«Большой миф» рухнул, но менталитет остался и осколки еще «помнят» друг друга. Зыбкость и социальная незащищенность создают питательную среду роста преступности и одновременно – ностальгию по «сильной руке». Наиболее денационализированная часть общества – русский этнос – отчаянно цепляется за то, что лишило и лишает его самостояния и самосознания, – за идею империи. Персонифицированная власть, как и испокон века на Руси, остается «священной коровой», окрашиваясь популистской харизмой. В условиях неструктурированности, «размазанности» общества, отсутствия в нем естественных социально-экономических и политических связей и отношений, направленных на реализацию интересов различных социальных сил, при неосознанности самих этих интересов – политическая активность носит деструктивный характер, лишена конструктивного начала. Выборы носят характер пощечины руководителям, «не давшим» мыла, чая, сахара и т. д. Культ униженных и оскорбленных, амбивалентность кротости и крутости дошел до парламентских форм: на выборах победа гарантируется «казакам-разбойникам». Для победы надо было быть либо следователем, либо – пострадавшим. Совсем идеальный случай – быть пострадавшим следователем. Сохраняется российский маятник: вчера руководитель – помазанник Божий, сегодня – злодей, завтра – праведник. История остается «непредсказуемой» – каждый последующий этап основан на шельмовании предыдущего и открещивании от него – выкапывании и выбрасывании очередного трупа.
Тотальное неверие – ничему и никому – дополняется не менее тотальным желанием лучшего и желанием верить. В чудо, в целителя, в инопланетян. В принципе, недовольство существующим и притязания на лучшую долю никогда не были тормозом развития. Наоборот. Недовольство есть первый шаг к прогрессу. Но не тогда, когда оно доминирует в инфантильно-потребительской среде, притязания которой – явно не по труду. Агрессивно-халявное отношение к государству – Дай! – дополняется восприятием роста чьего-то благосостояния как нарушения основ социальной справедливости. Такое недовольство опасно. Тем более что оно «круто замешано» на нетерпимости, приобретшей за многие века культивирования – «онтологический» характер. Она пронизывает и пропитывает все – от художественной жизни до «бытовых сцен». Беда не в том, что какие-то внешние причины вызывают рост агрессивности и насилия. Тогда проблема была бы лишь в устранении этих причин. Беда в том, что нетерпимость стала субстанцией ума и души. Насилие начинается с отрицания всего, что хоть сколько-нибудь противоречит воспаленному самозванством сознанию. Каждый «живет в идее», своей идее, готов страдать за нее.

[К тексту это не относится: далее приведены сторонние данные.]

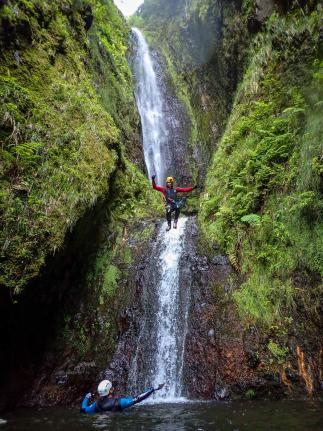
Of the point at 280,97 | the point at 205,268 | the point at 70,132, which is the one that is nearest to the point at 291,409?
the point at 205,268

Нетерпимость проявляется и в сохранении нравственного максимализма в сочетании с правовым нигилизмом – законы изобретаются по каждому поводу и с легкостью необыкновенной. И при этом сохраняется наивная вера в силу закона от самого факта его принятия. Вера в силу морализаторства, запрета, заклинания, репрессии: антиалкогольная кампания, борьба с проституцией, волна народного возмущения по поводу возможной отмены смертной казни. Причем весь этот максимализм способен моментально улетучиваться – сохраняется удивительная способность – особенно у партийных «чудодеев» – отказаться от собственных убеждений, ампутировать их в 24 часа.
Некритичность, готовность подчиниться («агрессивная послушность»), сверхпластичность и подверженность лозунгу, агрессивная жестокость невменяемой толпы, нетерпимость к сопротивлению, сомнению – все эти черты общественного сознания не только сохраняются, но и получают мощный импульс развития. Экономический кризис и политическая неоднозначность создают исключительно благоприятную среду для новой волны нетерпимости и мифотворчества. Общественное сознание чрезвычайно уязвимо для различного рода паник, слухов и самозванства. Примитивные идеи легко подхватываются и распространяются. Общественное мнение, если не религиозно, то очень доверчиво. Все кажется, что есть кто-то, кто откроет какую-то сокровенную истину и жизнь враз от этого переменится. В этой ситуации сами собой появляются самозванцы-носители этой «истины».
Правда наступает и время реакции на самозванцев, их ограничение и даже, как показывает опыт Б. Н. Ельцына, – самоограничения. На всех уровнях – от политической борьбы и национальных распрей, до разбойной конкуренции на рынке идут болезненные процессы взаимных обид. Все делают друг другу больно, натыкаясь друг на друга, и в этом можно видеть начавшийся процесс взаимооплотнения. Думается, однако, что надежды на подобным образом структурирование социального пространства все-таки преждевременны.